Женька непримиримо объявила, что все это вранье, а дядя Саша все с той же ухмылкой объяснил ей, что по закону продать квартиру может только тот, кто ею владеет. И, раз продать квартиру ему разрешили, значит, он все сделал правильно – по закону, деточка, по нашему российскому законодательству…
Чиж часто думал об этом завещании. Отец тогда был чуть старше него теперешнего, и на кой ляд ему было составлять завещание, да еще такое дикое, ни с чем не сообразное, без видимой причины оставляющее без крыши над головой родных детей? Да, причин для составления такого завещания (да и любого другого, если уж на то пошло) у отца не было. Зато у дяди Саши был закадычный приятель – дядя Марк, который работал адвокатом и, надо полагать, водил знакомство с нотариусами, среди которых в те лихие времена было несложно найти такого, что согласился бы составить завещание задним числом и скрепить гербовой печатью фальшивую подпись…
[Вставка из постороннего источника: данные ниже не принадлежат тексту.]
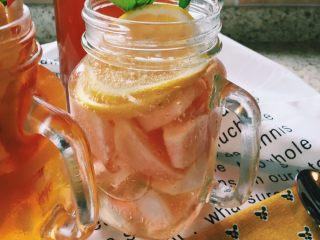 「蜜桃的夏天」——桃子冰茶&蜜桃苏打柠檬水,蜜桃苏打水柠檬水比较好做,将桃子切块,放入冰块、桃子、蜂蜜、柠檬片,最后加入苏打水,插上薄荷叶,就完工啦!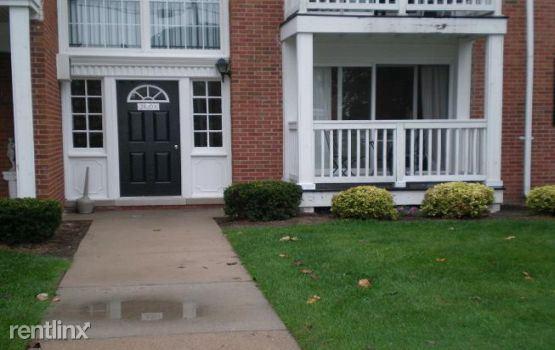 2420 Parmenter Blvd, Royal Oak, MI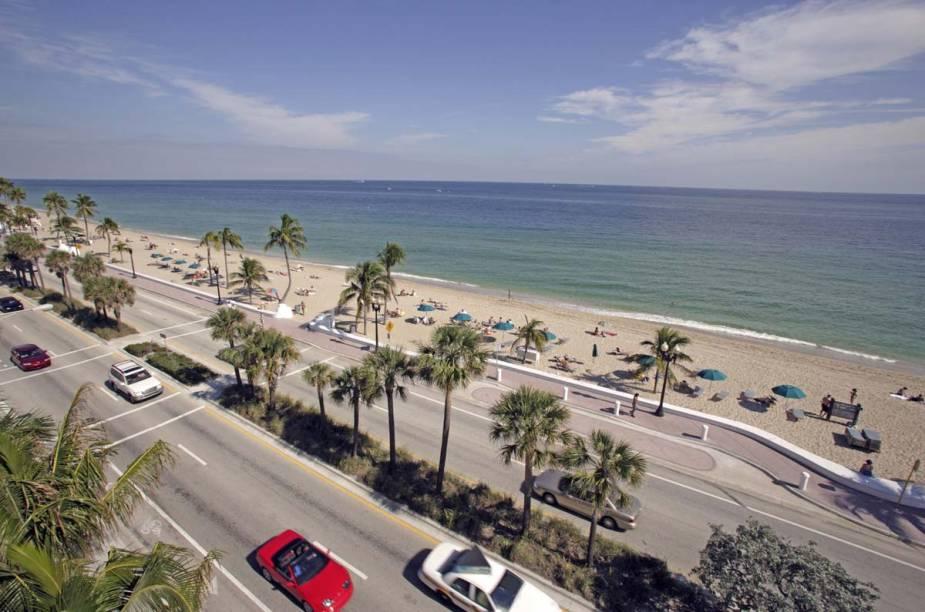 """Considerado um destino popular de veraneio, <a href=""""http://viajeaqui.abril.com.br/cidades/estados-unidos-fort-lauderdale"""" rel=""""Fort Lauderdale"""">Fort Lauderdale</a> é o lar de muitas famílias e aposentados do norte, que se estabeleceram aqui para fugir do frio do inverno e frequentar suas movimentadas praias"""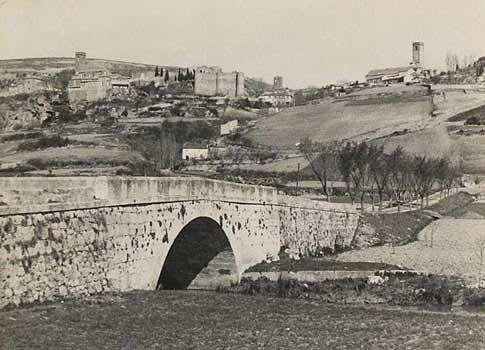 Vista antigua de Brihuega desde el río Tajuña
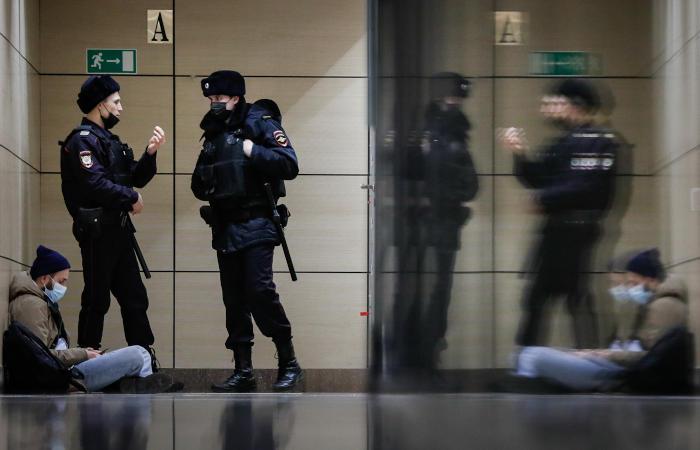 Полиция провела 15 обысков по делу о нарушении санитарных правил 23 января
В ту ночь Женька громче обычного стонала и плакала у себя в комнате. Чиж (Валерка, напомнил он себе, меня звали Валерка Торопов) знал, что происходит – ну, по крайней мере, в общих чертах: дядя Саша наказывал Женьку за плохое поведение. Он делал это часто, почти каждую ночь, причем иногда, как представлялось Валерке, без видимых причин. Женька становилась все бледнее, под глазами залегли темные круги, но на все Валеркины вопросы она только отмалчивалась или ограничивалась уклончивым: «Подрастешь – узнаешь». В этот раз, однако, ее плач звучал до того надрывно и горько, что не обращать на него внимания уже не получалось. Валерка сидел на кровати, кусал губы и боролся с подступающими слезами. Отец всегда внушал ему, что женщин, и, в первую очередь, маму и сестренку, необходимо защищать – на то он, Валерка Торопов, и мужчина. А с другой стороны, взрослых, как-никак, надо слушаться. Да и как он, десятилетний пацан, станет защищать Женьку от дяди Саши? Драться с ним, что ли?